Arnaud Le Gall - D’un point de vue juridique, il est très possible que Madame von der Leyen ait eu le droit de signer cet accord pour lequel, rappelons-le, un accord de principe avait déjà été signé en 2019. C’est une question d’interprétation, au regard du mandat de négociation que le Conseil lui avait octroyé, des prérogatives de la Commission, etc. – question sur laquelle on peut laisser les exégètes du droit européen se battre. Mais il nous faut sortir d’une vision purement réglementaire : que cela soit légal ou pas au regard du droit européen est secondaire, ce à quoi on assiste ici, c’est un coup de force antidémocratique.
....................
EXERCICE 1: Recopiez tel quel, dans la liste, tout ce qui va de la ligne contenant « This trail-cam photo was taken at dusk. Identify persons » jusqu'à la fin de la liste, ces deux bornes comprises.
La liste qui suit n'a aucun lien avec l'extrait.

[Enregistrements d'annotation de détection]
....................
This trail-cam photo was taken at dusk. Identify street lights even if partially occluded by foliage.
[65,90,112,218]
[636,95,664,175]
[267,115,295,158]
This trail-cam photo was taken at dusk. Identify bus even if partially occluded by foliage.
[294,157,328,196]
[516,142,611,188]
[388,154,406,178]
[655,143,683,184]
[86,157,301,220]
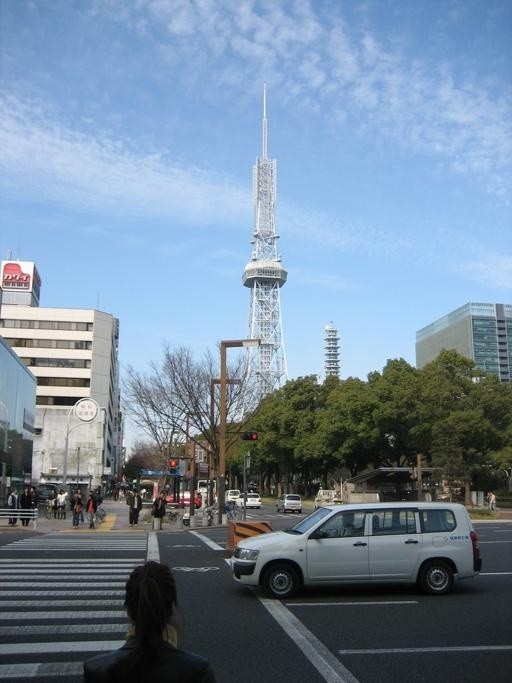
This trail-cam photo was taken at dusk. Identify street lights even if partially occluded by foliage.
[208,375,242,523]
[169,429,180,457]
[184,407,211,490]
[73,445,80,491]
[218,337,263,525]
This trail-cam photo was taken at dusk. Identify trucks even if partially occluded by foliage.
[314,490,344,510]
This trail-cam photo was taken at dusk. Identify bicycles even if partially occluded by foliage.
[165,499,244,526]
[45,505,62,520]
[86,506,106,522]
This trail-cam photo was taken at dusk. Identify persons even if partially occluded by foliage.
[8,481,202,530]
[336,513,358,537]
[448,485,465,503]
[83,560,217,682]
[486,492,497,512]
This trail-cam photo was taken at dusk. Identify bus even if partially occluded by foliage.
....................
EXERCICE 2: Reproduisez fidèlement le passage de l'extrait allant de « Arnaud Le Gall » jusqu'à « de force antidémocratique. », bornes incluses.

RÉSULTAT 1:
This trail-cam photo was taken at dusk. Identify persons even if partially occluded by foliage.
[8,481,202,530]
[336,513,358,537]
[448,485,465,503]
[83,560,217,682]
[486,492,497,512]
This trail-cam photo was taken at dusk. Identify bus even if partially occluded by foliage.

RÉSULTAT 2:
Arnaud Le Gall - D’un point de vue juridique, il est très possible que Madame von der Leyen ait eu le droit de signer cet accord pour lequel, rappelons-le, un accord de principe avait déjà été signé en 2019. C’est une question d’interprétation, au regard du mandat de négociation que le Conseil lui avait octroyé, des prérogatives de la Commission, etc. – question sur laquelle on peut laisser les exégètes du droit européen se battre. Mais il nous faut sortir d’une vision purement réglementaire : que cela soit légal ou pas au regard du droit européen est secondaire, ce à quoi on assiste ici, c’est un coup de force antidémocratique.